Rothenburg opened my eyes to the idea of the white privilege that I myself have, but there are other areas where there is an imbalance of power in which we are all players. Recently Minnesota passed a marriage amendment. I know for a fact that it was the strategy for those campaigning for the amendment to show in its media blitzes straight couples speaking for the right of gay couples to marry. It worked. Those running the campaign knew where the power was.
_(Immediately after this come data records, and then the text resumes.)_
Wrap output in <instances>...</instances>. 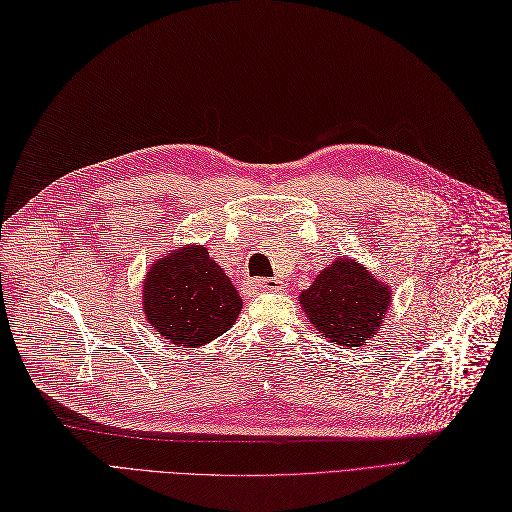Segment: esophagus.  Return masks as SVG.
I'll list each match as a JSON object with an SVG mask.
<instances>
[{"label": "esophagus", "mask_w": 512, "mask_h": 512, "mask_svg": "<svg viewBox=\"0 0 512 512\" xmlns=\"http://www.w3.org/2000/svg\"><path fill=\"white\" fill-rule=\"evenodd\" d=\"M253 289H259V291H280L285 289V282L278 280V278H251L249 280Z\"/></svg>", "instance_id": "34e87169"}]
</instances>
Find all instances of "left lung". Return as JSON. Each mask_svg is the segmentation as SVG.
I'll list each match as a JSON object with an SVG mask.
<instances>
[{"instance_id": "left-lung-1", "label": "left lung", "mask_w": 512, "mask_h": 512, "mask_svg": "<svg viewBox=\"0 0 512 512\" xmlns=\"http://www.w3.org/2000/svg\"><path fill=\"white\" fill-rule=\"evenodd\" d=\"M310 323L337 346L358 348L382 327L390 291L361 263L335 259L312 287L299 295Z\"/></svg>"}]
</instances>
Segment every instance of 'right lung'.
<instances>
[{"label":"right lung","instance_id":"obj_1","mask_svg":"<svg viewBox=\"0 0 512 512\" xmlns=\"http://www.w3.org/2000/svg\"><path fill=\"white\" fill-rule=\"evenodd\" d=\"M149 325L177 346H202L232 329L242 299L204 246H187L154 263L143 287Z\"/></svg>","mask_w":512,"mask_h":512}]
</instances>
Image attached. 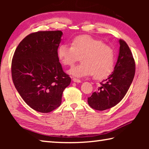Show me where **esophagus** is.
I'll return each instance as SVG.
<instances>
[{
  "instance_id": "obj_1",
  "label": "esophagus",
  "mask_w": 149,
  "mask_h": 149,
  "mask_svg": "<svg viewBox=\"0 0 149 149\" xmlns=\"http://www.w3.org/2000/svg\"><path fill=\"white\" fill-rule=\"evenodd\" d=\"M73 81L75 82V83H81V81L80 79H77V78H73Z\"/></svg>"
}]
</instances>
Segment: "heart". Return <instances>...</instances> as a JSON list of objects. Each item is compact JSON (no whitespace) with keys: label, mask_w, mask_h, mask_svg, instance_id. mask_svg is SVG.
Segmentation results:
<instances>
[{"label":"heart","mask_w":149,"mask_h":149,"mask_svg":"<svg viewBox=\"0 0 149 149\" xmlns=\"http://www.w3.org/2000/svg\"><path fill=\"white\" fill-rule=\"evenodd\" d=\"M58 56L65 65H72L81 56L80 64L68 70L72 76L83 77L94 75L97 79L108 77L114 65V52L112 48L102 41L89 35L74 37L72 45L62 44L58 49Z\"/></svg>","instance_id":"heart-1"}]
</instances>
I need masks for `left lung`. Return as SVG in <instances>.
Instances as JSON below:
<instances>
[{"instance_id":"1","label":"left lung","mask_w":149,"mask_h":149,"mask_svg":"<svg viewBox=\"0 0 149 149\" xmlns=\"http://www.w3.org/2000/svg\"><path fill=\"white\" fill-rule=\"evenodd\" d=\"M120 50L114 72L97 91L88 98V104L93 109L105 110L122 100L134 78L135 60L127 43L120 39Z\"/></svg>"}]
</instances>
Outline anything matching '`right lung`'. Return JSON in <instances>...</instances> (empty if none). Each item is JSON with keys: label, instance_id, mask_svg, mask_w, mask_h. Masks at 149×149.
I'll use <instances>...</instances> for the list:
<instances>
[{"label": "right lung", "instance_id": "1", "mask_svg": "<svg viewBox=\"0 0 149 149\" xmlns=\"http://www.w3.org/2000/svg\"><path fill=\"white\" fill-rule=\"evenodd\" d=\"M61 31H37L26 36L15 50L12 77L27 105L48 113L60 107L71 78L64 72L58 56Z\"/></svg>", "mask_w": 149, "mask_h": 149}]
</instances>
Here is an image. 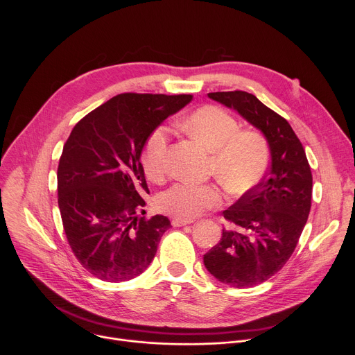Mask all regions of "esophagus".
Instances as JSON below:
<instances>
[{"instance_id": "esophagus-1", "label": "esophagus", "mask_w": 355, "mask_h": 355, "mask_svg": "<svg viewBox=\"0 0 355 355\" xmlns=\"http://www.w3.org/2000/svg\"><path fill=\"white\" fill-rule=\"evenodd\" d=\"M171 223H173L174 227H181V226H187V225L192 223V220H185V219H177V218H174V219L171 220Z\"/></svg>"}]
</instances>
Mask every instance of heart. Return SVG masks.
Segmentation results:
<instances>
[{
  "label": "heart",
  "mask_w": 355,
  "mask_h": 355,
  "mask_svg": "<svg viewBox=\"0 0 355 355\" xmlns=\"http://www.w3.org/2000/svg\"><path fill=\"white\" fill-rule=\"evenodd\" d=\"M187 130L209 151L211 170L239 193L254 187L270 164L268 140L257 129H240L239 121L216 105L193 111L185 121ZM170 129L155 128L141 150V167L151 181L164 178L168 168ZM223 192L216 184L177 182L157 196V208L177 219H192L202 212L219 207Z\"/></svg>",
  "instance_id": "heart-1"
}]
</instances>
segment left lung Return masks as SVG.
<instances>
[{
  "label": "left lung",
  "mask_w": 355,
  "mask_h": 355,
  "mask_svg": "<svg viewBox=\"0 0 355 355\" xmlns=\"http://www.w3.org/2000/svg\"><path fill=\"white\" fill-rule=\"evenodd\" d=\"M234 108L268 140L271 166L260 184L223 211L229 227L204 256L207 270L234 288L259 285L289 260L312 205V171L305 148L285 118L245 91L209 92Z\"/></svg>",
  "instance_id": "8db88e82"
}]
</instances>
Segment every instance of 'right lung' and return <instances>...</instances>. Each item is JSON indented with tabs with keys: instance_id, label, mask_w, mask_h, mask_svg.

I am neither black nor gay, but I am part of another group that still suffers oppression greatly in many other countries and in our own country as well. I am a woman in a world of white male privilege. I have had my share of dismissive attitudes from men over the years. as well as sexual violations. What I notice lately is the call to men to speak out against rape and for equal pay and benefits for women. The poor also suffer discrimination and stereotyping and need the voices of those of us in the middle and upper “class” to speak on their behalf. It may feel humiliating to those whose group identity is suffering oppression to have to turn to the group that is guilty of oppression, but it is what works. When Jesus talked about the poor and the disenfranchised he addressed those in power to change their attitudes and behaviors. To those who suffered oppression, he offered love and his voice from his own position of power.